(Excerpt begins)
Standard Gauge Railway

Kenya Railways was slapped with a Sh3.5 billion penalty for defaulting on loans borrowed for the construction of the Standard Gauge Railway.

Auditor General Nancy Gathungu has disclosed this in a scathing report tabled in Parliament. The penalties were from unpaid and accrued SGR loan penalty obligations relating to the China Exim Bank loan.

Gathungu has issued an adverse opinion on the transport corporation’s books of account as of June 30, 2024, putting the management on the spot.

It is emerging that Kenya Railways did not make any repayments to the Exim Bank during the year under review.

The report reveals that the corporation had accumulated Sh41 billion in repayments and accrued charges.

“Loan records revealed that the corporation incurred the penalties and interest due to non-settlement of the maturing obligations as and when they became due,” Gathungu said.

She added, “Management did not provide an explanation for this unsatisfactory matter. The effectiveness of controls in relation to the settlement of the on-lent loans could not be confirmed.”

On-lent loans refers to facilities borrowed from financiers, usually by government, and given to another entity.

According to the report, the corporation’s management told auditors that the cash generated for the railway’s operations was not sufficient to meet the maturing loan obligations.

This was the reason the penalties were charged in the year under review, pointing to the financial mess at the state’s major transportation service provider.

A recent Treasury report revealed that Kenya Railways made a Sh50 billion loss, the highest among state corporations in the period under review. Despite the prevailing situation, Gathungu said the penalties arising from non-settlement of maturing loans were preventable.

“The penalties represent an avoidable charge to public funds and may lead to loss of public funds due to unnecessary costs to the public,” she stated.

In the ensuing circumstances, Kenya Railways has not put in place proper measures to avert misuse of public resources.

“These penalties expose the corporation to unnecessary expenditure which does not represent a proper charge to public funds,” the report reads.

The latest disclosures may escalate concerns about the extent to which Kenyans could be exposed to Kenya Railways debts. Treasury, during the Uhuru Kenyatta regime, played down the risks of a takeover of Kenyan assets by the lender in the event of default.
(Excerpt ends)
Exercise requirements:
• A. According to the Standard Gauge Railway article, what size of penalty was imposed on Kenya Railways for defaulting on its SGR loans?
• B. Write a few more paragraphs of the article on the Kenya Railways audit, picking up right after its final sentence about the Treasury playing down takeover risks.
(Collected material begins)
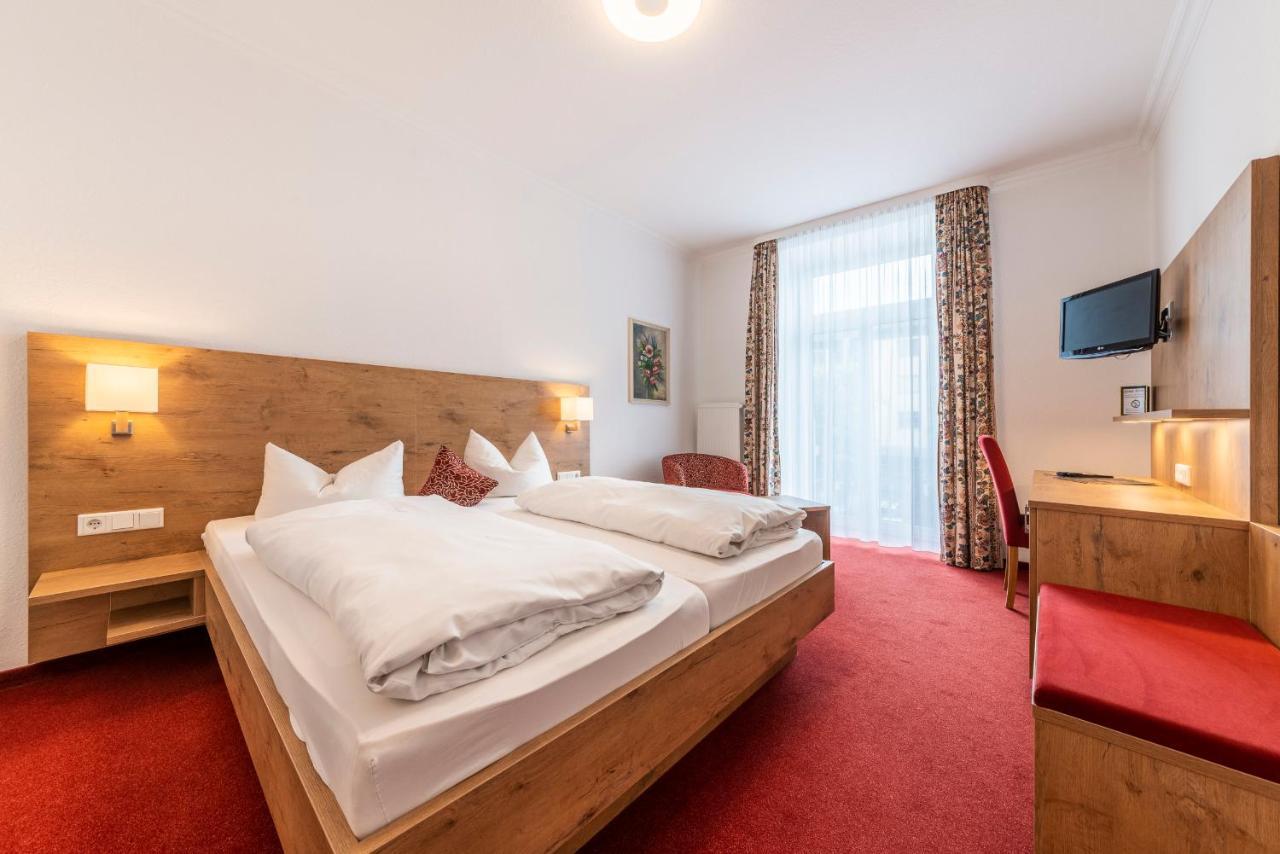 Hotel Krone Rielasingen-Worblingen Exterior photo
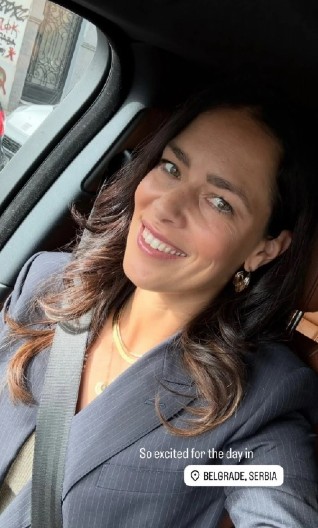 "EVO PESME ZA NESREĆNE LJUBAVI" Ana Ivanović u kafani odmah skočila sa stolice kad je čula reči pevača Stevana Anđelkovića, sve je podseća na Švajnija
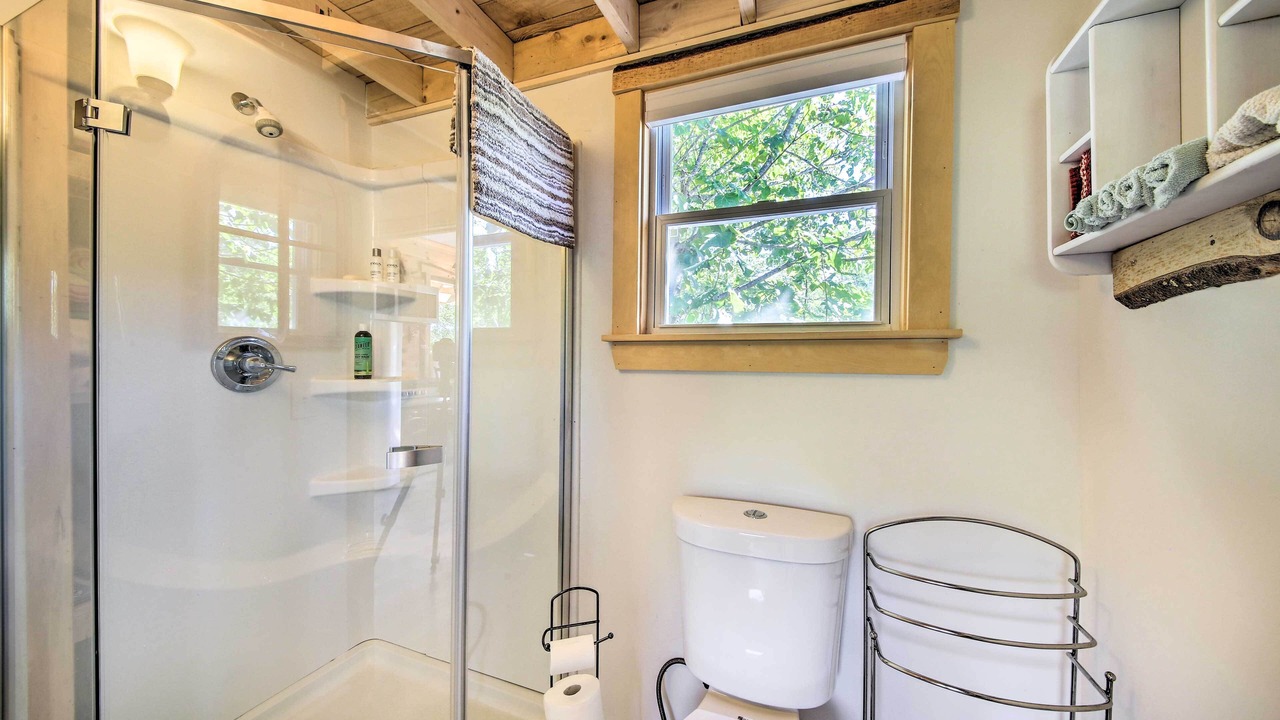 Photo of Bathroom in Oakland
(Collected material ends)
Task results:
• A. Sh3.5 billion.

• B.
Adding to its woes, Kenya Railways faces cases with a potential of Sh27 billion in court awards, including Sh15 billion for illegal demolition of leased properties.

Gathungu raised concerns that the liabilities could leave the corporation on its knees – should they crystallise. Procurement irregularities, including using irregular methods to source supplies, hence locking out potential bidders, have also been flagged.

The audit reveals that during the year under review, the agency acquired supplies of Sh9 billion using direct or restricted tendering methods unjustifiably.

"A review of the procurement files indicated that the prevailing circumstances did not warrant the use of the methods since open tendering was the most appropriate method,” Gathungu said.

She castigated management saying they did not properly explain why they used direct or restricted tendering methods.

In some cases, irregular processes played out, the audit pointing out a case where supplies of Sh2 billion were not inspected before receipt.

Auditors established that the inspection and acceptance committees were formed several weeks after the goods had been delivered.

“This was an indication that the certificates issued by the Inspection and Acceptance Committees were just a formality,” Gathungu said.

Procurements of security and cleaning services have been flagged for legal breaches. Auditors established that the tender was executed before the contract agreements were signed. Kenya Railways could also be losing revenue in leakages at the meter gauge railway services.